Curth tasked Fulnecky and her classmates with writing a response to a scholarly article titled “Relations Among Gender Typicality, Peer Relations, and Mental Health During Early Adolescence,” which discusses results of a study about gender norms among middle schoolers and the social ramifications children may face for not conforming to gender norms. 

The third-year student responded by saying that gender norms should be celebrated, not denigrated.
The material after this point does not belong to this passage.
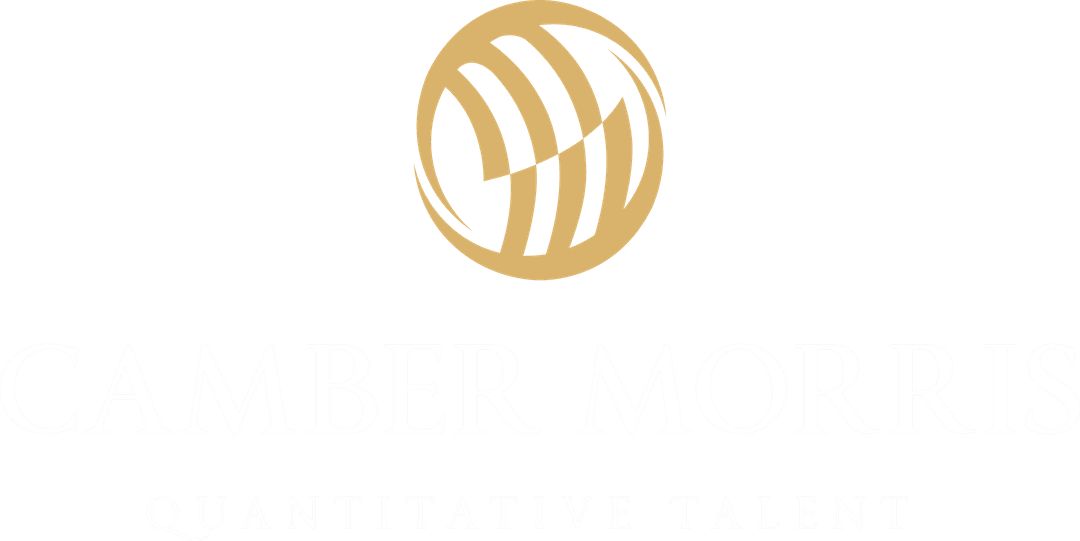 Camber Morris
She cited Genesis, the first book of the Bible, in which God created men and women equally, but with separate purposes. 

Fulnecky appealed her grade on the assignment, which was worth 3% of the final grade in the class, and the university said the assignment would not count. 

Fulnecky wrote that she was frustrated by the premise of the assignment because she does not believe that there are more than two genders based on her understanding of the Bible, according to a copy of her essay provided to The Oklahoman. 

In feedback obtained by the newspaper, Curth said the paper did “not answer the questions for the assignment,” contradicted itself, relied on “personal ideology” over evidence and “is at times offensive.” “Please note that I am not deducting points because you have certain beliefs,” Curth wrote. 

The university posted a statement on X that its investigation found the graduate teaching assistant had been “arbitrary” in giving 20-year-old junior Samantha Fulnecky zero points on the assignment.  

“The University of Oklahoma believes strongly in both its faculty’s rights to teach with academic freedom and integrity and its students’ right to receive an education that is free from a lecturer’s impermissible evaluative standards,” the university’s statement said. “We are committed to teaching students how to think, not what to think.”